Union Finance Minister Nirmala Sitharaman addresses the Presidential press conference on the first G-20 Finance Ministers and Central Bank Governors (FMCBG) meeting in Bengaluru. | Photo Credit: ANI

The International Monetary Fund (IMF) and the Financial Stability Board (FSB) are set to formulate a technical paper in a bid to attain a coordinated global approach for the regulation of crypto assets as proposed by the Indian Presidency of the G20. The paper will be presented for consideration at the next meeting of G20 Finance Ministers and Central Bank Governors scheduled in October.

While the Reserve Bank of India has been pitching for an outright ban on the use of crypto currencies and assets, Finance Minister Nirmala Sitharaman has made the case for a coordinated regulatory mechanism for such assets rather than individual countries adopting different stances. The idea had found backing from U.S. Treasury Secretary Janet Yellen, who also mooted international cooperation to set high regulatory standards for crypto assets and steps to reduce the cost of cross-border payments.  

To inform policymakers on the broader macroeconomic and financial stability implications of crypto assets, the Indian Presidency had requested the IMF to prepare a discussion paper that was discussed at a seminar titled “Policy Perspectives: Debating the Road to Policy Consensus on Crypto Assets” at the 2nd G20 Finance and Central Bank Deputies meeting in Bengaluru on Friday. 

The discussion paper presented by the division chief in the IMF’s Monetary and Capital Markets Department, Tommaso Mancini-Griffoli, underlined the the consequences of crypto adoption on the internal and external stability of a country’s economy as well as on the structure of its financial system, according to an official statement. 
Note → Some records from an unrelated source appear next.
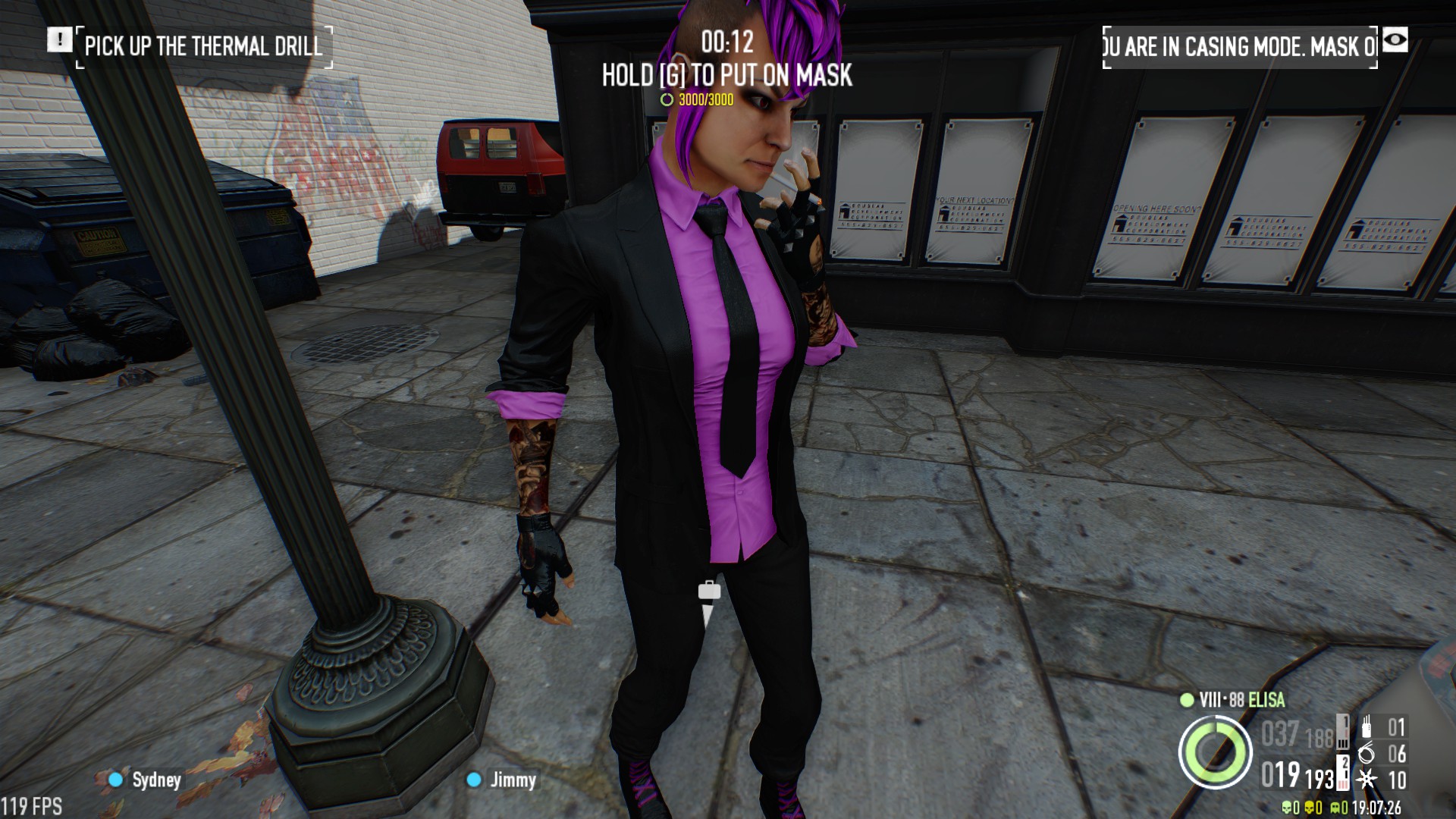 SHOKK's Big Bottoms [Female Suit Edits] - PAYDAY 3 Mods - ModWorkshop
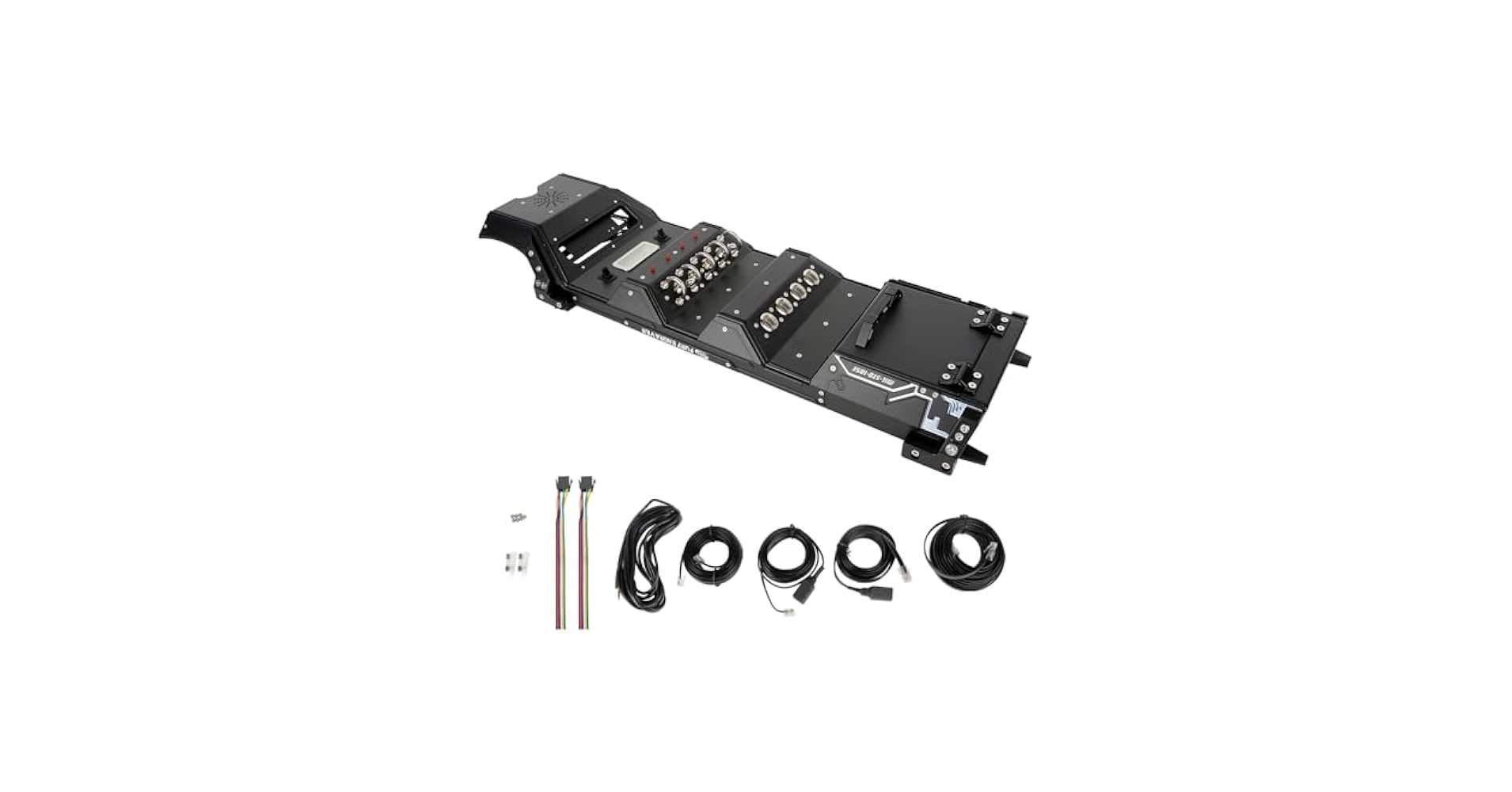 4x4wavers Fury Overhead Multifunction Control Module Set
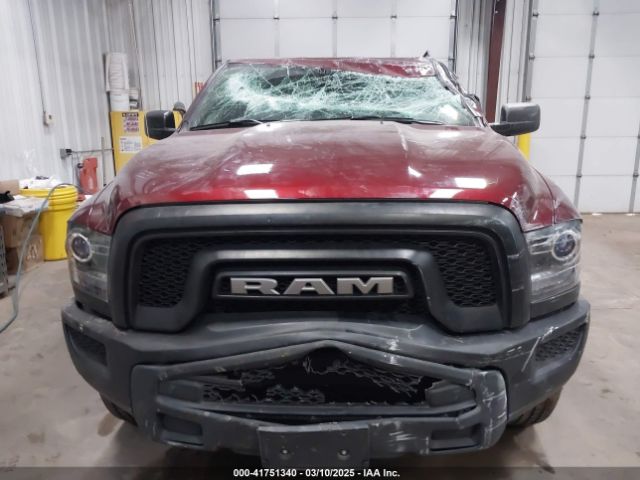 1C6RR7GG9NS226811 RAM 1500 Classic Warlock  4x4 6'4 Box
“Mr. Mancini-Griffoli underlined that the purported benefits of crypto assets include cheaper and faster cross border payments, more integrated financial markets, and increased financial inclusion, but these are yet to be realised. He further added that problems with interoperability, safety and efficiency cannot be guaranteed by the private sector and critical digital infrastructure/platforms for ledgers should be viewed as a public good,” the Finance Ministry said. 

The IMF official also flagged the global information gaps pertaining to the crypto asset universe and the need to build a deeper understanding of the interlinkages, opportunities and risks pertaining to crypto assets under the aegis of the G20. Among the broad themes discussed at the seminar was the need for a common taxonomy and a systematic classification of the crypto asset universe, macroeconomic policy questions that needed to be evaluated further, and financial stability issues as well as regulatory responses.  

There was a consensus among participants that going beyond the consequences of crypto assets to the broader economy, there was an existential question on whether crypto assets were indeed the optimal solution for existing challenges in global financial systems, the Ministry said.  

“In their entirety, the IMF’s discussion paper, the policy seminar and the joint IMF-FSB paper are expected to integrate the policy questions pertaining to macro-financial and regulatory perspectives of crypto assets and facilitate a global consensus on a well-coordinated and comprehensive policy approach to crypto assets,” the Finance Ministry added.